If there is no lien on the property regardless of whatever "type" of mortgage you take out, it will be a first mortgage. A first mortgage refers to the lien position. A Home Equity Line of Credit or HELOC, if the only loan on a home would be a first mortgage.
Certain mortgages are exclusively structured to be in first lien position, meaning if first lien position was not available, it would have to become available before you would qualify for this type of mortgage. When most people discuss first mortgages, they are discussing programs that require first lien position. These offer the best terms and most attractive rate and fee structures.
HELOCs do not require first lien position, and are actually structured to take 2nd position behind a 1st mortgages; that is not to say a HELOC would not happily take first position. The point is, because HELOCs are designed for 2nd position they are designed to weather the inherent risk associated with 2nd position. To offset this risk, they charge higher rates which is why 2nd mortgages have such high rates. As for trying to get a HELOC with better terms because it will be in first position... don't get your hopes up, I do not know a single lender that will rewrite their guidelines to accommodate a simple second.

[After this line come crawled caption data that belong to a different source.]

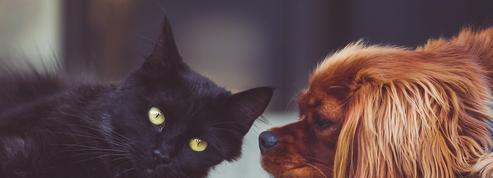 Seul un amoureux des animaux obtiendra un 10/10 à ce test de français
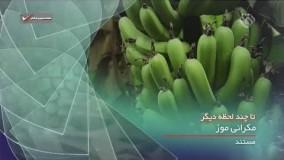 مستند دیدنی درباره تولید موز ایرانی در چابهار - مکرانی موز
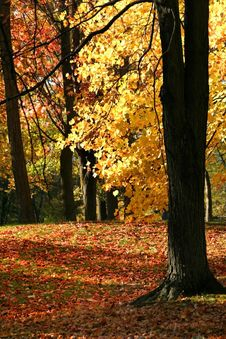 Free Bright Yellow Autumn Leaves Stock Image - 3450541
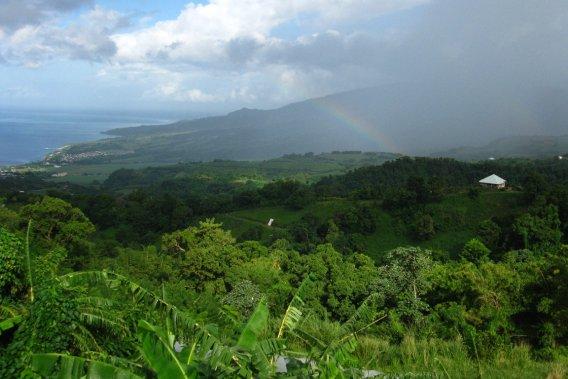 Martinique de mon coeur 450438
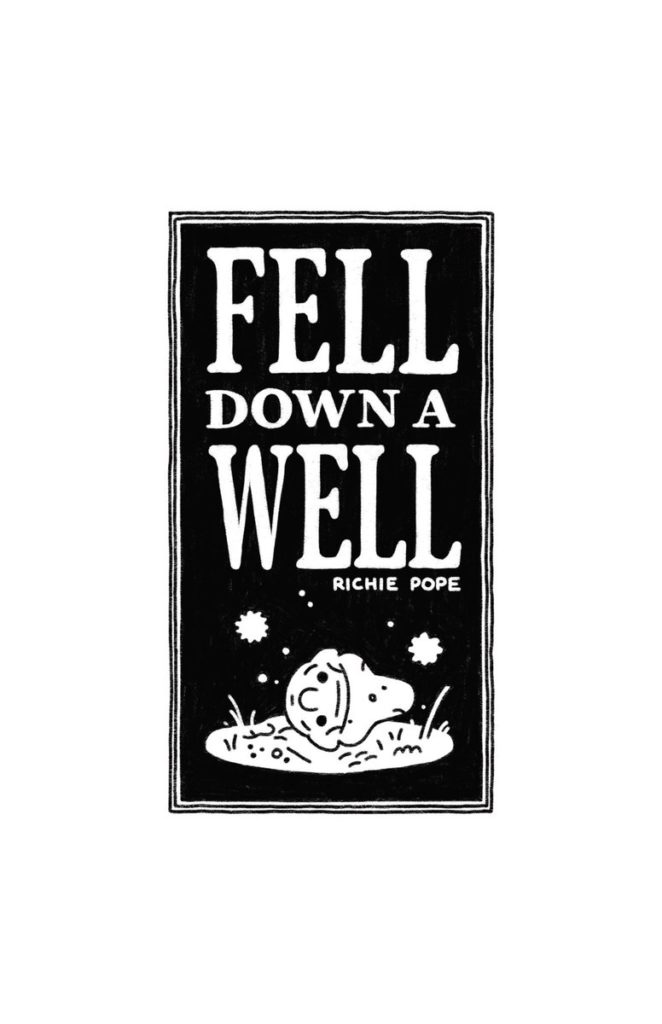 Fell Down A Well by Richie Pope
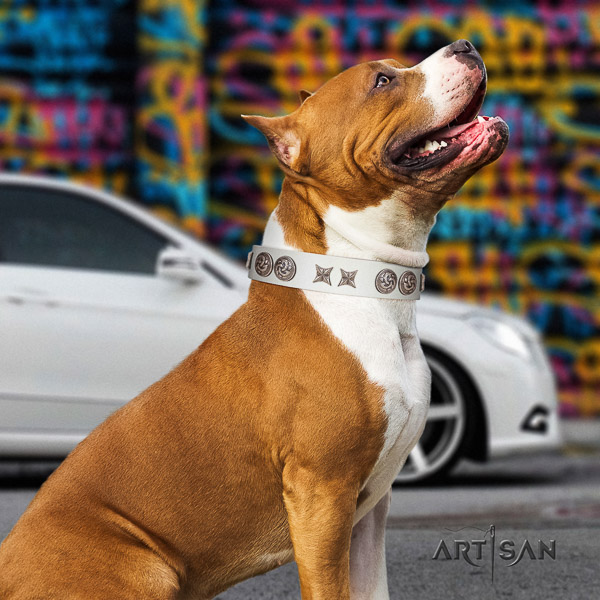 Amstaff top quality natural genuine leather dog collar for fancy walking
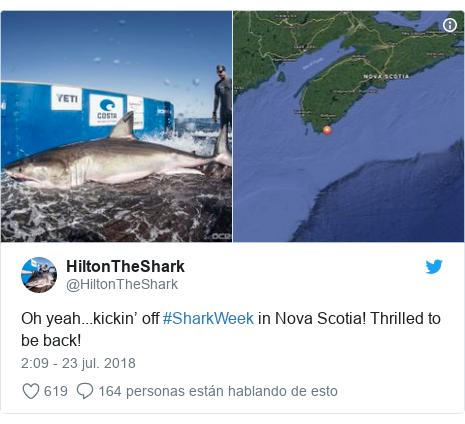 Publicación de Twitter por @HiltonTheShark: Oh yeah...kickin' off #SharkWeek in Nova Scotia! Thrilled to be back!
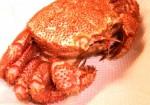 11 150x105 余った刺身は冷凍保存できる?賞味期限と後日美味しく食べる調理方法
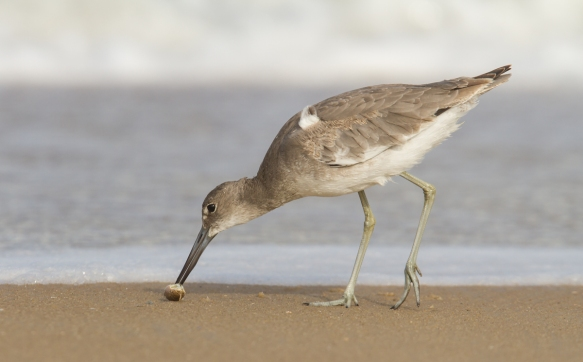 Willet with mole crab on beach 1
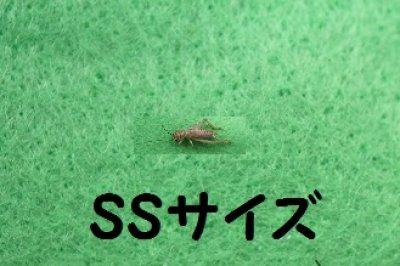 画像4: こだわりのヨーロッパイエコオロギ Sサイズ 10匹単位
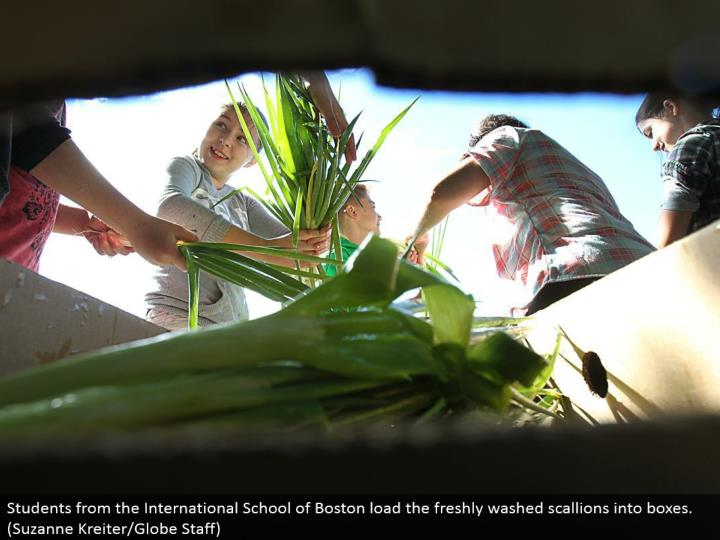 Students from the International School of Boston load the crisply washed scallions into boxes. (Suzanne Kreiter/Globe Staff)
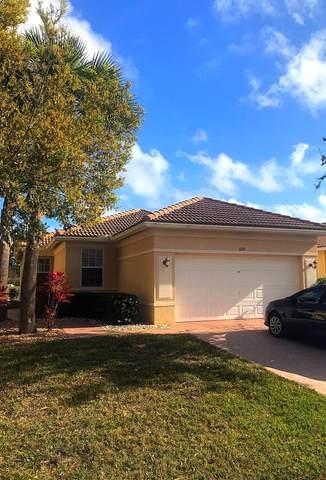 659 NW Stanford Lane, Port Saint Lucie, FL 34983 (#RX-10600055) :: Ryan Jennings Group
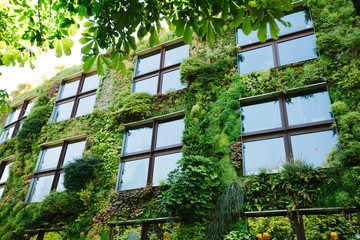 Green architecture concept. Building exterior covered with plants in modern city
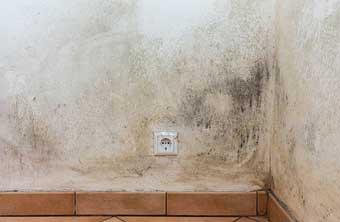 Condensación en las paredes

What I recommend is looking into a cash out refinance. This is a first mortgage, it will have a fixed interest rate and no prepayment penalty. If you leave a substantial amount of equity in your home, you will not be penalized for taking cash out. Forget about the home equity line of credit. Secure a 30 year amortized fixed mortgage for whatever amount you need to sustain the property for a specific period of time.
Keep in mind your exit strategy, and how you plan on paying the loan back.